■ Directions ■
a - Answer these from the article on the interest rate rise:
(i) By how much does the decision increase rates, and what cash rate does that produce?
(ii) What level did rates rise to with the first increase in May?
(iii) What level do experts predict interest rates will reach by the end of the year?
b - Echo the article on the interest rate rise word for word, from "The decision to" up to and including "of the year.".

(Beginning of Text under study)

Australian homeowners have been slugged with another super-sized rate rise meaning they will need to find hundreds more to meet repayments.

Inflation at 6.1%: Treasurer warns the worst is still to come

Homeowners have been hit with another super-sized interest rate from the Reserve Bank of Australia meaning they will fork out hundreds more on repayments.

The decision to increase rates by 0.5 per cent pushes the cash rate to 1.85 per cent.

It’s the fourth time in as many months that interest rates have surged, after the first increase occurred in May which saw rates rise to 0.35 per cent and then to 0.85 per cent in June, while in July rates were pushed to 1.35 per cent.

The August hike won’t be the last, with experts predicting interest rates to 2 per cent by the end of the year.

The interest owed on loans varies depending on the type of mortgage and the bank you’re with, but you can use our rate calculator below to find out how much your monthly repayments will increase by.

(End of Text under study)
(Beginning of Records)

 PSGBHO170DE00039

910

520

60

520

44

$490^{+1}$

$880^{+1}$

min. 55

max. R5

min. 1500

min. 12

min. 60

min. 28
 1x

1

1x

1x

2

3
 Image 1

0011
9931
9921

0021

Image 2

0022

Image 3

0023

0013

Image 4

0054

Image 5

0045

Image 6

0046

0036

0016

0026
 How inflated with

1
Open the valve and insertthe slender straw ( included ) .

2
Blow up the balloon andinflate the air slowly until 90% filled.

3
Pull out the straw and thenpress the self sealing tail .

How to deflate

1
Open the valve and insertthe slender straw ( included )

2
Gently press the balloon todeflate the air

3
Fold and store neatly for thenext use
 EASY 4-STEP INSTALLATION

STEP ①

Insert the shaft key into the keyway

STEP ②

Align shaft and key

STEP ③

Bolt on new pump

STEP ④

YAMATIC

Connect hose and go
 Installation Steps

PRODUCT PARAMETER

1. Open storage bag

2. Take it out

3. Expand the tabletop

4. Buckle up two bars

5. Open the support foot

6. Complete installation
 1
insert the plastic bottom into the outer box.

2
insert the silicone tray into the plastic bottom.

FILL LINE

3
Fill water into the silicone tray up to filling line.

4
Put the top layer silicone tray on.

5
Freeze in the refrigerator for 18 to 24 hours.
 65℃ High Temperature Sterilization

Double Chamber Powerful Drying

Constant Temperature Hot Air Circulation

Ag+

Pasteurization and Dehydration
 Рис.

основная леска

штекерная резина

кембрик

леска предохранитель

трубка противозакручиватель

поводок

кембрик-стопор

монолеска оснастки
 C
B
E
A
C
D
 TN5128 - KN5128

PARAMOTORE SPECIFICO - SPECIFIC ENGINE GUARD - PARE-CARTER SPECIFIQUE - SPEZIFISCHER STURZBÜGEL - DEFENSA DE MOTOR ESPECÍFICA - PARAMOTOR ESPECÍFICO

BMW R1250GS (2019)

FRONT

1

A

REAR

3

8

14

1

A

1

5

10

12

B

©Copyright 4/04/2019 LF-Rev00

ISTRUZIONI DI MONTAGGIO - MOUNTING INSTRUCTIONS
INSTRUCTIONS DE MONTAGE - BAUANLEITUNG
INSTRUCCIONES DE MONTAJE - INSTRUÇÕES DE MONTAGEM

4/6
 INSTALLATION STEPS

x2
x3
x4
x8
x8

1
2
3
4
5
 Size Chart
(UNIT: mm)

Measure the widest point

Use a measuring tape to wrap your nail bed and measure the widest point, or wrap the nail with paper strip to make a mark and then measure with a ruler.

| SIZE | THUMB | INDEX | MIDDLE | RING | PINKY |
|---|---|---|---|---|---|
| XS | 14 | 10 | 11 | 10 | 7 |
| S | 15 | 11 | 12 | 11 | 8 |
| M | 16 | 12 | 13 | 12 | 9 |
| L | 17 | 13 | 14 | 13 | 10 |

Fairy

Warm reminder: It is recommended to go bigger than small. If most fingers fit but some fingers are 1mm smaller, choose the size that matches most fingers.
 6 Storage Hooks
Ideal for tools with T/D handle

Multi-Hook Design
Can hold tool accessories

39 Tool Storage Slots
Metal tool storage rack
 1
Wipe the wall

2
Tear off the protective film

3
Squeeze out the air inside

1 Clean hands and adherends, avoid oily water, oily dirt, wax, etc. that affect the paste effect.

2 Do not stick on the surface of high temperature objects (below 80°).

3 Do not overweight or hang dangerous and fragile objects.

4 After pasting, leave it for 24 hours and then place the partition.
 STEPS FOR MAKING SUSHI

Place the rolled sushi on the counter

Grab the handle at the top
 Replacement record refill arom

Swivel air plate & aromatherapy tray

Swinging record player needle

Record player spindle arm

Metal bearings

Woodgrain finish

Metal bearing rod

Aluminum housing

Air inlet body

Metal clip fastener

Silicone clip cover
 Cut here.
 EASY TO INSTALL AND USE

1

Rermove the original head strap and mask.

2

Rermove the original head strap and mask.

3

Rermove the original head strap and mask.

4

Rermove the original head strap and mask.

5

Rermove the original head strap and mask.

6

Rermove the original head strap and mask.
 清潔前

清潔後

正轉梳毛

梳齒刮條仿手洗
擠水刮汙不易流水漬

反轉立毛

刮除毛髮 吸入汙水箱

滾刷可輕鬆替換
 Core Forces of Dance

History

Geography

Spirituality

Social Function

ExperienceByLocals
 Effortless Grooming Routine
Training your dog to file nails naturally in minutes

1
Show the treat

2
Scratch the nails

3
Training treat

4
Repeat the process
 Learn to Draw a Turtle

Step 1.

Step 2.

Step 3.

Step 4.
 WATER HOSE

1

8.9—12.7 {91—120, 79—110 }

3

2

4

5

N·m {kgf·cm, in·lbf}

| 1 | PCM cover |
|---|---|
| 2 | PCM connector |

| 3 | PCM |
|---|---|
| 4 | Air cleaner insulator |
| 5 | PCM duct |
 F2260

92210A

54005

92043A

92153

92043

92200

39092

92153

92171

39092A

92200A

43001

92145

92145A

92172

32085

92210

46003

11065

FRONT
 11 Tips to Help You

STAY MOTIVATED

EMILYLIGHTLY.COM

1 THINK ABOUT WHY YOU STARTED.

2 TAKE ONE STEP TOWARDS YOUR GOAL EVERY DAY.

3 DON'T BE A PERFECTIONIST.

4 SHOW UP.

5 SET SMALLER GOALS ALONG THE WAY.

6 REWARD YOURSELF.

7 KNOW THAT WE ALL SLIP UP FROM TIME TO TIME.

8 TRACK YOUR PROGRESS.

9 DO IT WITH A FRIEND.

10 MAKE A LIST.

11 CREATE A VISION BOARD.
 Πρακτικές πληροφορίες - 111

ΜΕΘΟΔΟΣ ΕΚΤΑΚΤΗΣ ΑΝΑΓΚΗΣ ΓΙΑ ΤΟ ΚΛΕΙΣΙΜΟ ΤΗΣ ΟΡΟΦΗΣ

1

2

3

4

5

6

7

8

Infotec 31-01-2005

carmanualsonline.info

(End of Records)

■ Results ■
a -
(i) 0.5 per cent, bringing the cash rate to 1.85 per cent.
(ii) 0.35 per cent.
(iii) 2 per cent.

b -
The decision to increase rates by 0.5 per cent pushes the cash rate to 1.85 per cent.

It’s the fourth time in as many months that interest rates have surged, after the first increase occurred in May which saw rates rise to 0.35 per cent and then to 0.85 per cent in June, while in July rates were pushed to 1.35 per cent.

The August hike won’t be the last, with experts predicting interest rates to 2 per cent by the end of the year.